### Work to be completed:
Print the records again, character for character.
*** Input material
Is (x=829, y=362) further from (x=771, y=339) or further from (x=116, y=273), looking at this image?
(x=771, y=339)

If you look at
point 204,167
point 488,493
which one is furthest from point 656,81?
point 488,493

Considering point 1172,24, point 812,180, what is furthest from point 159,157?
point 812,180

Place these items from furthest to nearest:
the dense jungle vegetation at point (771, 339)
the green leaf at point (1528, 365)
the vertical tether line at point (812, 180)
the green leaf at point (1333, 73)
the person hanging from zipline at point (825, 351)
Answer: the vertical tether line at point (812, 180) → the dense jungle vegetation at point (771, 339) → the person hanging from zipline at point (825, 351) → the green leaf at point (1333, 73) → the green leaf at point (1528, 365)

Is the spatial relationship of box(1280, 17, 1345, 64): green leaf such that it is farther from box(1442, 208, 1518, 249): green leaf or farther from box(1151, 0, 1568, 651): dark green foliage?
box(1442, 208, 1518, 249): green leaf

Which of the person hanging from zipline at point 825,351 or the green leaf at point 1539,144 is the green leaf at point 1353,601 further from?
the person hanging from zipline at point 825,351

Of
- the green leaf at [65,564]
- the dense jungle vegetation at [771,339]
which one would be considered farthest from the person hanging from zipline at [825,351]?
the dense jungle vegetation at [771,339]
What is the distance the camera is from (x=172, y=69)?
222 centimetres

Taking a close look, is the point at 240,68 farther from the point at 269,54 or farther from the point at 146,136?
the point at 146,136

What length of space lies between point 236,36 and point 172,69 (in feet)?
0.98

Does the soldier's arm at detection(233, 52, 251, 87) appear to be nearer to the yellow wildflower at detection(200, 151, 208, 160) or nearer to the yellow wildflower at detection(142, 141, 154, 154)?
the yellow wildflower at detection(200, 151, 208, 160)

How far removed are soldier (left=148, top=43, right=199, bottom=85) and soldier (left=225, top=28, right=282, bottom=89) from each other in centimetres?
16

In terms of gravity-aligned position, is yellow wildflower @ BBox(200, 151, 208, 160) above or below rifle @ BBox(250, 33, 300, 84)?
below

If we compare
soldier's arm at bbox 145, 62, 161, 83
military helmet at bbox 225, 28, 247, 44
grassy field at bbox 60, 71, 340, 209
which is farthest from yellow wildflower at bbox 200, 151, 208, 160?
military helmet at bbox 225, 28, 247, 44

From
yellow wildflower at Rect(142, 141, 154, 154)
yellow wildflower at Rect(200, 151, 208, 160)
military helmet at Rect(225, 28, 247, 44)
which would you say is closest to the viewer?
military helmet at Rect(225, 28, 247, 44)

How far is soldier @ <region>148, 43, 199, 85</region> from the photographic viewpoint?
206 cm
******
### Result of this task:
Is (x=829, y=362) further from (x=771, y=339) or further from (x=116, y=273), looking at this image?
(x=771, y=339)

If you look at
point 204,167
point 488,493
which one is furthest from point 656,81?
point 488,493

Considering point 1172,24, point 812,180, what is furthest from point 159,157?
point 812,180

Place these items from furthest to nearest:
the dense jungle vegetation at point (771, 339)
the green leaf at point (1528, 365)
the vertical tether line at point (812, 180)
the green leaf at point (1333, 73)
the person hanging from zipline at point (825, 351)
Answer: the vertical tether line at point (812, 180) → the dense jungle vegetation at point (771, 339) → the person hanging from zipline at point (825, 351) → the green leaf at point (1333, 73) → the green leaf at point (1528, 365)

Is the spatial relationship of box(1280, 17, 1345, 64): green leaf such that it is farther from box(1442, 208, 1518, 249): green leaf or farther from box(1151, 0, 1568, 651): dark green foliage?
box(1442, 208, 1518, 249): green leaf

Which of the person hanging from zipline at point 825,351 or the green leaf at point 1539,144 is the green leaf at point 1353,601 further from?
the person hanging from zipline at point 825,351

Of
- the green leaf at [65,564]
- the dense jungle vegetation at [771,339]
which one would be considered farthest from the person hanging from zipline at [825,351]?
the dense jungle vegetation at [771,339]
What is the distance the camera is from (x=172, y=69)?
222 centimetres

Taking a close look, is the point at 240,68 farther from the point at 269,54 or farther from the point at 146,136?
the point at 146,136

What length of space lies between point 236,36 and point 172,69 (in feet)?
0.98

Does the soldier's arm at detection(233, 52, 251, 87) appear to be nearer to the yellow wildflower at detection(200, 151, 208, 160) or nearer to the yellow wildflower at detection(142, 141, 154, 154)?
the yellow wildflower at detection(200, 151, 208, 160)

How far removed are soldier (left=148, top=43, right=199, bottom=85) and soldier (left=225, top=28, right=282, bottom=89) from each other in centimetres?
16

In terms of gravity-aligned position, is yellow wildflower @ BBox(200, 151, 208, 160) above or below rifle @ BBox(250, 33, 300, 84)?
below

If we compare
soldier's arm at bbox 145, 62, 161, 83
military helmet at bbox 225, 28, 247, 44
grassy field at bbox 60, 71, 340, 209
which is farthest from yellow wildflower at bbox 200, 151, 208, 160?
military helmet at bbox 225, 28, 247, 44

From
yellow wildflower at Rect(142, 141, 154, 154)
yellow wildflower at Rect(200, 151, 208, 160)
military helmet at Rect(225, 28, 247, 44)
which would you say is closest to the viewer?
military helmet at Rect(225, 28, 247, 44)

How far is soldier @ <region>148, 43, 199, 85</region> from the photographic viewpoint?
206 cm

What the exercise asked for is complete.